Anti-βAPP immunoreactivity of neurons was evaluated manually using a light microscope. Cerebellar sections (block 9) were scanned using a 40x objective lens, and three sets of 100 Purkinje cells were counted using non-overlapping fields. Immunopositive Purkinje cells were defined as those with anti-βAPP positive granules occupying more than 50% of the neuronal soma, and were expressed as an average percentage of the three counts.
Neurons in the frontal cortex and brainstem were assessed for immunoreactivity of the neuronal soma, using a semi-quantitative scale: ‘0’ (no immunoreactivity), ‘+’ (less than 25% of neurons immunopositive), ‘++’ (approximately half of neurons immunopositive) or ‘+++’ (over 75% of neurons immunopositive).

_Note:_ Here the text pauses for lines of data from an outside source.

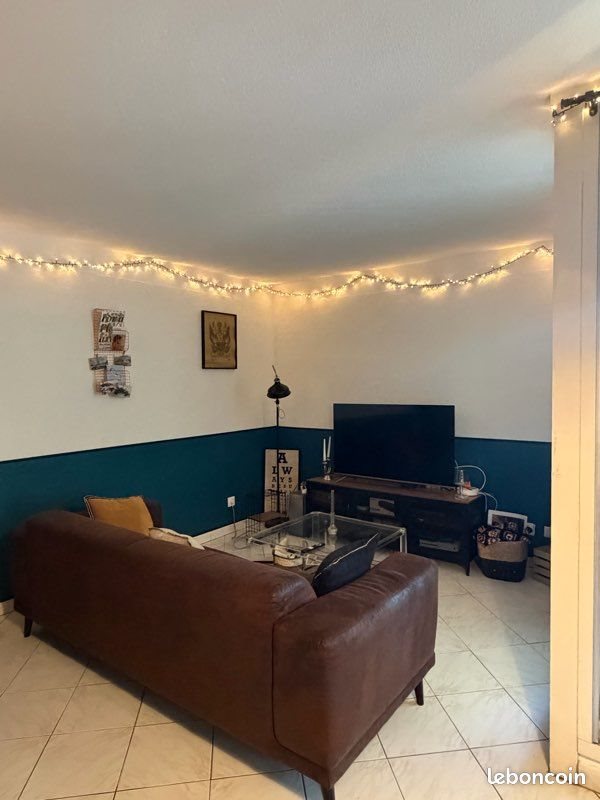 Appartement à louer, 55m², Montpellier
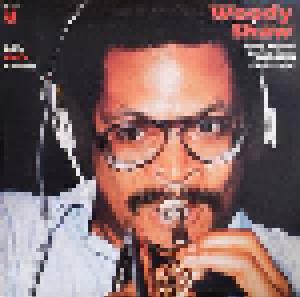 Woody Shaw: Little Red's Fantasy - Cover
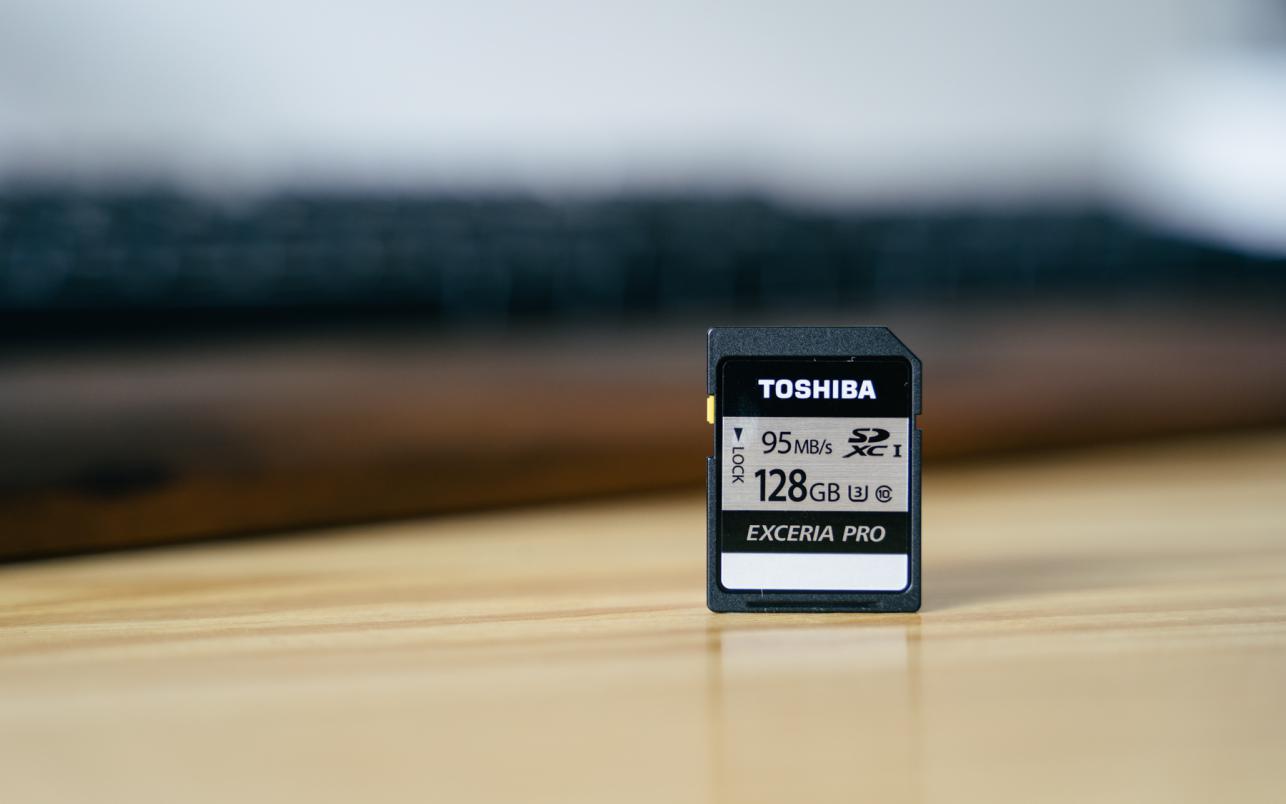 东芝n401sd卡评测,东芝n401sd卡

A 4mm grid graticule was placed over sections of cortex and brainstem to evaluate neuronal soma immunoreactivity as described by Finnie et al. (2010). Grid squares
were assessed as positive if they contained one or more neurons with immunopositive granules occupying more than 50% of the soma.
Eye sections were evaluated for the presence, amount and location of anti-βAPP immunoreactivity, as well as the type of axonal profile.